🤖 AI Summary
This work addresses the memory bandwidth bottleneck that limits large language model (LLM) inference on edge devices under low-batch settings, where existing processing-in-memory (PIM) architectures suffer from insufficient bandwidth gains, low resource utilization, and inadequate compute capability. To overcome these challenges, the authors propose CD-PIM, a novel PIM architecture tailored for edge-based low-batch LLM acceleration, built upon LPDDR5. CD-PIM introduces a high-bandwidth compute-efficient mode (HBCEM), a low-batch interleaved execution mechanism (LBIM), pipelined compute units, and a hybrid row-column mapping strategy for key-value caches.
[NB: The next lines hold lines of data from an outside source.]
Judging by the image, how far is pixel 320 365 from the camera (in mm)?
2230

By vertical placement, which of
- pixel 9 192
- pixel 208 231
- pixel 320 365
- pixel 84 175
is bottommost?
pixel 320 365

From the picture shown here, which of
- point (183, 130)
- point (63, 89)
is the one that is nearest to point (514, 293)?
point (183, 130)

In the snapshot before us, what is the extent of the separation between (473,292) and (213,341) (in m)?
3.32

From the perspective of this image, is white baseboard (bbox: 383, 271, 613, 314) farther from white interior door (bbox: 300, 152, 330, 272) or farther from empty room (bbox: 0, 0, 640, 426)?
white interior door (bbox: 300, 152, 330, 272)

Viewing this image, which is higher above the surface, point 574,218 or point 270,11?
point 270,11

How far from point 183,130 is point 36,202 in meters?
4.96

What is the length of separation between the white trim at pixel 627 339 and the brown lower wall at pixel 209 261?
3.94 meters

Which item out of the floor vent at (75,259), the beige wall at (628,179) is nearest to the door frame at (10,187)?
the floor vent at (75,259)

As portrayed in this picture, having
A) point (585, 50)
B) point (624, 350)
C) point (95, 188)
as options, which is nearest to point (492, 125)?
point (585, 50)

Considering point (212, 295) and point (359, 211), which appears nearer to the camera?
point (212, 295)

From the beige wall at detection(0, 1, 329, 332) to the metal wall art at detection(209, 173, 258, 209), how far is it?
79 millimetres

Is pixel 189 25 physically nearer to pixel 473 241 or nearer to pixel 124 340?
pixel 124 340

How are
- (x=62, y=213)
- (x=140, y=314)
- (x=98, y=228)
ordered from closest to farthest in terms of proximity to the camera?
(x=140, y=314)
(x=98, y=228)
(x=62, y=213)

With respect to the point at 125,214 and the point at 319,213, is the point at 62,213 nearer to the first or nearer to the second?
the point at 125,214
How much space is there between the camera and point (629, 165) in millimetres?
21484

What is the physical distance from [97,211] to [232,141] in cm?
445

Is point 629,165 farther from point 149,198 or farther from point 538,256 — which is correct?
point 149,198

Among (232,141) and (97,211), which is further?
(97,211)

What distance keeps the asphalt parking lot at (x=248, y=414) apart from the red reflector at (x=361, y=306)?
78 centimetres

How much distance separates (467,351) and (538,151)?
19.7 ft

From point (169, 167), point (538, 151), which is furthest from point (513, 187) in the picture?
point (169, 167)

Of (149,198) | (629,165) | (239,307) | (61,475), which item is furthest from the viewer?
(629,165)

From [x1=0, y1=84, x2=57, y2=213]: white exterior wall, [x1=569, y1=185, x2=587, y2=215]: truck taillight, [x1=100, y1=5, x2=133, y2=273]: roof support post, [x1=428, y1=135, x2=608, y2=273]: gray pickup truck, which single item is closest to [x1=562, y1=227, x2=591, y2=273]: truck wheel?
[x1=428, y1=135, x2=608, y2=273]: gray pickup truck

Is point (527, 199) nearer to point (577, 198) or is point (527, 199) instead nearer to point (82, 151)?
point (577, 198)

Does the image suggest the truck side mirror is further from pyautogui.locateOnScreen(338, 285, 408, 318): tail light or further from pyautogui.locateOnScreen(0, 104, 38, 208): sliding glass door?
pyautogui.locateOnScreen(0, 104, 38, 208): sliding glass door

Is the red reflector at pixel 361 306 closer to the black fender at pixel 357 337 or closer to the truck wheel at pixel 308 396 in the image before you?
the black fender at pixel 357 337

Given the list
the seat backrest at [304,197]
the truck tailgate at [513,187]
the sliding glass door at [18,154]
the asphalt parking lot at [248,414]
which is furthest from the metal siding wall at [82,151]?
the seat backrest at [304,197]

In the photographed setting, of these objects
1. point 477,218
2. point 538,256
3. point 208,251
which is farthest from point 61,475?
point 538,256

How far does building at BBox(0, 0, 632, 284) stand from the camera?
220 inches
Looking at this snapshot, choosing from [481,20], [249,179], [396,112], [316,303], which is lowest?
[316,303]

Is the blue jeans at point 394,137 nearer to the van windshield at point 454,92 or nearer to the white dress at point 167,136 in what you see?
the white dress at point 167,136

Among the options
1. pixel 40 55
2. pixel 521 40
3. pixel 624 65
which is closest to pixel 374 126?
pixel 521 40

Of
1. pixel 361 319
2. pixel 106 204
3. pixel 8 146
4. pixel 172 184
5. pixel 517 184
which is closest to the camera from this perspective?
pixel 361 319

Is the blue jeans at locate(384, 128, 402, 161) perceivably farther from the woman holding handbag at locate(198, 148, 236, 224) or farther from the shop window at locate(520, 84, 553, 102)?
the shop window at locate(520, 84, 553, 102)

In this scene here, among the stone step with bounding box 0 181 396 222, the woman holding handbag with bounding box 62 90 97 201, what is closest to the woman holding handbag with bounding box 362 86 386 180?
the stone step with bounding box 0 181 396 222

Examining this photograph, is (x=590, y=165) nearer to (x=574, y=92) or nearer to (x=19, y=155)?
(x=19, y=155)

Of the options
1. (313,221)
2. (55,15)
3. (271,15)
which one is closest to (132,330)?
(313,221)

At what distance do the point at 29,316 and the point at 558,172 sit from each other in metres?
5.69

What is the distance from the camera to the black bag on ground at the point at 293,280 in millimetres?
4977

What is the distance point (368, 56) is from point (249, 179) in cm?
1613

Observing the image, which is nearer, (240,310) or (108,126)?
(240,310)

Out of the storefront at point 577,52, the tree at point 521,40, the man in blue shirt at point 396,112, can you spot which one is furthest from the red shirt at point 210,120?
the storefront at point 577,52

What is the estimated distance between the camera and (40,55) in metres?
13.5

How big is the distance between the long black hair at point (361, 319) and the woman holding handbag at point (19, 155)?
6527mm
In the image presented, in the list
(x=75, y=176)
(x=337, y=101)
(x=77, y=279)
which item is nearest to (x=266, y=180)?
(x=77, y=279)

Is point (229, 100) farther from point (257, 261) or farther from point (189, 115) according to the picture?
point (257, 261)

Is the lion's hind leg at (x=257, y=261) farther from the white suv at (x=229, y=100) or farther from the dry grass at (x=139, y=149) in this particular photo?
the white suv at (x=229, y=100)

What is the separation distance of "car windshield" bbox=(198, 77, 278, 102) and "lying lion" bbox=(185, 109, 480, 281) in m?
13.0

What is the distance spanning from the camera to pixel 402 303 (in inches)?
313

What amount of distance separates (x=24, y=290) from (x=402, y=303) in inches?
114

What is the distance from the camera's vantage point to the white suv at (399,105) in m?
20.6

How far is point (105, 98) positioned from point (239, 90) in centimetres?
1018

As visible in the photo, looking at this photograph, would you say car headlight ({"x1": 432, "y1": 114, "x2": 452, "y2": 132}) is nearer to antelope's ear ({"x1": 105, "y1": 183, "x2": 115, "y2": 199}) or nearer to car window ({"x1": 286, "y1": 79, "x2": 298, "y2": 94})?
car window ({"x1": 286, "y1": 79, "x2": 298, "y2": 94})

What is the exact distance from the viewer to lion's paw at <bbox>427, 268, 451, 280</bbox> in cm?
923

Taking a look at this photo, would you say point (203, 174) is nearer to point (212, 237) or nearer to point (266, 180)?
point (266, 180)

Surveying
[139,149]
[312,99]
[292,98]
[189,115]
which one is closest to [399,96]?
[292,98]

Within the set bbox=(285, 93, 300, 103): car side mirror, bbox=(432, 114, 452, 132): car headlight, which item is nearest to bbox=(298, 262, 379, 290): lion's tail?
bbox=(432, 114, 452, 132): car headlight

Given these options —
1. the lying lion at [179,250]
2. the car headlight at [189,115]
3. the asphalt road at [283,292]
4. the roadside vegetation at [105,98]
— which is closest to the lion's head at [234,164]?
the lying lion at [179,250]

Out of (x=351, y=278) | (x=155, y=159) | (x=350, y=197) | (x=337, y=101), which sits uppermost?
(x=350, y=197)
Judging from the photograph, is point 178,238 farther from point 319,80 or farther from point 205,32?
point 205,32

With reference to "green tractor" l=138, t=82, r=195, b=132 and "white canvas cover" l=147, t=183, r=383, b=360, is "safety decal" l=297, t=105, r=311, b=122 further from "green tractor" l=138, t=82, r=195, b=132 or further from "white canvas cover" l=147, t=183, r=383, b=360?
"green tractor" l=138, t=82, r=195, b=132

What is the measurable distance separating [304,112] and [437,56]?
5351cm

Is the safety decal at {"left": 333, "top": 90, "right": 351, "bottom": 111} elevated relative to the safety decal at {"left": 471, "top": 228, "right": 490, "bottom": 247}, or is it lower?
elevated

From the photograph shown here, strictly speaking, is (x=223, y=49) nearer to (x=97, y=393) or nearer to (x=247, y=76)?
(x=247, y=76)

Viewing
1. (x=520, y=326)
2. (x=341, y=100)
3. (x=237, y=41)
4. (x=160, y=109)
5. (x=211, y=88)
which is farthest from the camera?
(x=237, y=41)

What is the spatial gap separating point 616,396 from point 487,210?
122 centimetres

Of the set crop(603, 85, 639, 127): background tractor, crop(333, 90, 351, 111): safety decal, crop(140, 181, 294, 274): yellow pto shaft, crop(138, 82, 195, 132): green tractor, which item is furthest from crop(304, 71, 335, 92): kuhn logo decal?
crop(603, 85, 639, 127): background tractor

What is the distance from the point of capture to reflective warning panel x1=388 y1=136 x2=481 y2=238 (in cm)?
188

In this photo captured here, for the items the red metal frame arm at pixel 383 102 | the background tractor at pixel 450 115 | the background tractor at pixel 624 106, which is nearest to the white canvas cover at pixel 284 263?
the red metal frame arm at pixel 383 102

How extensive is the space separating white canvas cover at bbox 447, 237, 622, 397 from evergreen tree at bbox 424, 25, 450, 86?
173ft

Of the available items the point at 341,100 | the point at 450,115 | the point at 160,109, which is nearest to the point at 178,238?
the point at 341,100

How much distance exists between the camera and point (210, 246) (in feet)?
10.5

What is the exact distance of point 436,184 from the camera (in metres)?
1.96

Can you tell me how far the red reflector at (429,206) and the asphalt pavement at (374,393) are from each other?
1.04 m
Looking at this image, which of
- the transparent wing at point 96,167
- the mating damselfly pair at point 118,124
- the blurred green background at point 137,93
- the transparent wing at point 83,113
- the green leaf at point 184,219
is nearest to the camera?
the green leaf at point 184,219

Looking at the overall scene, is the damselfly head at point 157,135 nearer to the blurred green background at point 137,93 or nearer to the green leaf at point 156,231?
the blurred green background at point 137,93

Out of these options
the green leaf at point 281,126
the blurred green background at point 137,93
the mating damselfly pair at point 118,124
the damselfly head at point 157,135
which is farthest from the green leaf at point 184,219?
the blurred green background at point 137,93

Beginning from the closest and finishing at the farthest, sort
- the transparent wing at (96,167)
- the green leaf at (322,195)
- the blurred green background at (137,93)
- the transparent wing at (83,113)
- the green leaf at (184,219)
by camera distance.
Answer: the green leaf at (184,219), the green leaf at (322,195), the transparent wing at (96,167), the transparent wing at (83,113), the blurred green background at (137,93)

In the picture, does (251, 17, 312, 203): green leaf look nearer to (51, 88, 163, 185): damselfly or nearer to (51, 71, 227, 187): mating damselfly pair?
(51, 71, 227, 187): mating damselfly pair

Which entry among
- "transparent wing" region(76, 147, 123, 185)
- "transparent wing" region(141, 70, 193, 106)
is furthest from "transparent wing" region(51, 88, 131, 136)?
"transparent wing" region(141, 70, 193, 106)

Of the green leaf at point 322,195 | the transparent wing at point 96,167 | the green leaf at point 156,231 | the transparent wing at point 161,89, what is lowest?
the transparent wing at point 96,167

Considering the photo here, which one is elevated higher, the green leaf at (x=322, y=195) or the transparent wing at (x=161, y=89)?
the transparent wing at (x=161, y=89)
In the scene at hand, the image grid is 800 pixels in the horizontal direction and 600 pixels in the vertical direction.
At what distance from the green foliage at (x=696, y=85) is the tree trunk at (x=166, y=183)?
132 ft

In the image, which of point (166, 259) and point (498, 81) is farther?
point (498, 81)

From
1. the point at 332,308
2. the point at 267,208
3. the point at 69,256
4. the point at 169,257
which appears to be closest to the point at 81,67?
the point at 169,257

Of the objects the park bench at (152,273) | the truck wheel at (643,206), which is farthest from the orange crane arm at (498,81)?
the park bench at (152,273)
Through pseudo-bank construction, overlapped scheduling of GEMV/GEMM operations, and serial weight input, the design significantly enhances bandwidth utilization and resource efficiency. Experiments show that CD-PIM achieves an average speedup of 11.42× over GPU baselines and 4.25× over state-of-the-art PIM approaches under single-batch inference, with LBIM further delivering a 1.12× performance gain in low-batch scenarios.
📝 Abstract
Edge deployment of low-batch large language models (LLMs) faces critical memory bandwidth bottlenecks when executing memory-intensive general matrix-vector multiplications (GEMV) operations. While digital processing-in-memory (PIM) architectures promise to accelerate GEMV operations, existing PIM-equipped edge devices still suffer from three key limitations: limited bandwidth improvement, component under-utilization in mixed workloads, and low compute capacity of computing units (CUs). In this paper, we propose CD-PIM to address these challenges through three key innovations. First, we introduce a high-bandwidth compute-efficient mode (HBCEM) that enhances bandwidth by dividing each bank into four pseudo-banks through segmented global bitlines. Second, we propose a low-batch interleaving mode (LBIM) to improve component utilization by overlapping GEMV operations with GEMM operations. Third, we design a compute-efficient CU that performs enhanced GEMV operations in a pipelined manner by serially feeding weight data into the computing core. Forth, we adopt a column-wise mapping for the key-cache matrix and row-wise mapping for the value-cache matrix, which fully utilizes CU resources. Our evaluation shows that compared to a GPU-only baseline and state-of-the-art PIM designs, our CD-PIM achieves 11.42x and 4.25x speedup on average within a single batch in HBCEM mode, respectively. Moreover, for low-batch sizes, the CD-PIM achieves an average speedup of 1.12x in LBIM compared to HBCEM.